In the passage about NaturallySpeaking dictation, what happens to the accuracy level once the program loses the context of your dictation?

• [PASSAGE SHOWN]:
● ● ●

The reason is, in any given text document, NaturallySpeaking is fully aware of the context around the caret position -- but only if the text document is being worked on in an application that is fully "Select and Say" enabled. NaturallySpeaking is also context aware in applications that are only partly "Select and Say" enabled, however only as long as you only dictate but don't use your mouse or keyboard in the given window.
As soon as NaturallySpeaking loses the context of your dictation (i.e. as soon as you use mouse or keyboard in a non-"Select and Say" enabled window), the accuracy level goes down considerably, since in this case, NaturallySpeaking doesn't know anything anymore about the text around the caret (current text cursor) position.
Try the following:
1. Open a Word, WordPad or DragonPad window, and type the following two lines using the keyboard (or copy from here and paste it into your document)
- There are two prisoners per - He used to go to the shop to buy and
German users can try
- Ich fahre mit dem - Er gibt mir einen
Now use the mouse to position the text cursor behind the word "per" in the first line. Dictate "sell". NaturallySpeaking sure enough is going to type "cell". (German users dictate "Rat", and NaturallySpeaking is going to produce "Rad").
Similarly, use the mouse to position the text cursor behind the word "and" in the second line. Dictate "cell". NaturallySpeaking is going to type "sell". (German users dictate "Rad", and NaturallySpeaking is going to type "Rat").

● ● ●

• [GIVEN ENTRIES]:
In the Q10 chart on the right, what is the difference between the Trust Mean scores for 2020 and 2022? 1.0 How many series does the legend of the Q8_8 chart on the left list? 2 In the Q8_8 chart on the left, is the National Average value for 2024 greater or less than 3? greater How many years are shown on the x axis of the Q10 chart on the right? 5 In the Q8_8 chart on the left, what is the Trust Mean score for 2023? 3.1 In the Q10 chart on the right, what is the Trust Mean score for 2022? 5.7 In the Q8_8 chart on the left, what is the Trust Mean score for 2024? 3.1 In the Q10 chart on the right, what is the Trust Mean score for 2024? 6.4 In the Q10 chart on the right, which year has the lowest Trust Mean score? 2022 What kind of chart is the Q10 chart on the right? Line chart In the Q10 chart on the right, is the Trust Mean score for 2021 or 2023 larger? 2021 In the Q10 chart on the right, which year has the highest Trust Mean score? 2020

● ● ●

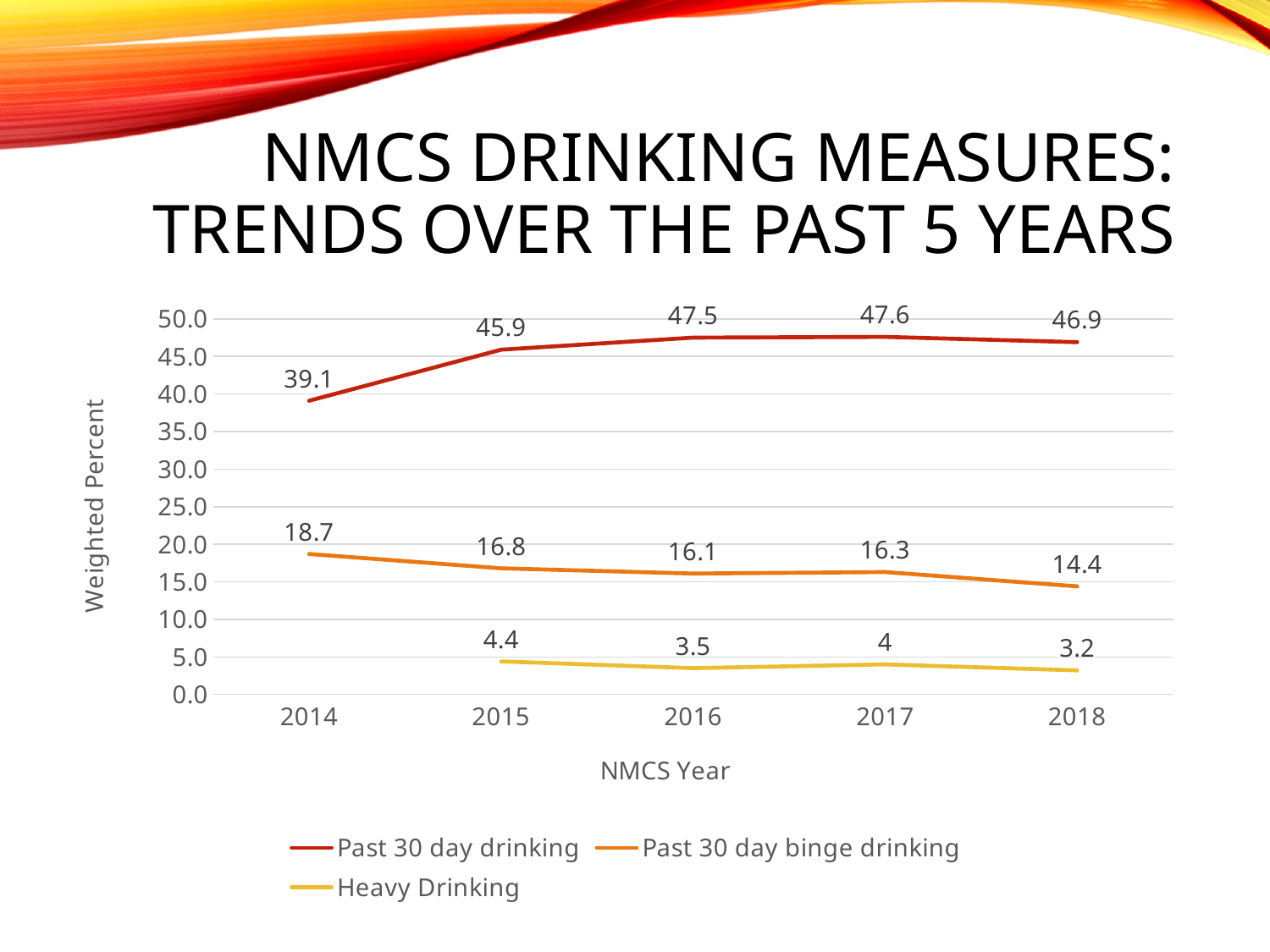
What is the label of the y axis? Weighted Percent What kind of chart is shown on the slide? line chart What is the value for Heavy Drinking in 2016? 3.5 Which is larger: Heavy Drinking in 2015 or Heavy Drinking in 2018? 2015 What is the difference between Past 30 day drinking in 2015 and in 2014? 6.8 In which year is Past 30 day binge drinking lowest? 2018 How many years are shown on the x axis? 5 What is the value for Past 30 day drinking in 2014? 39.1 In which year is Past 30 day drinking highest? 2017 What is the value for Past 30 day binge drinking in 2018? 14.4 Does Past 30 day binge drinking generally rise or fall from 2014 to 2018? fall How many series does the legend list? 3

● ● ●

• [SOLVED EXERCISE]: It goes down considerably.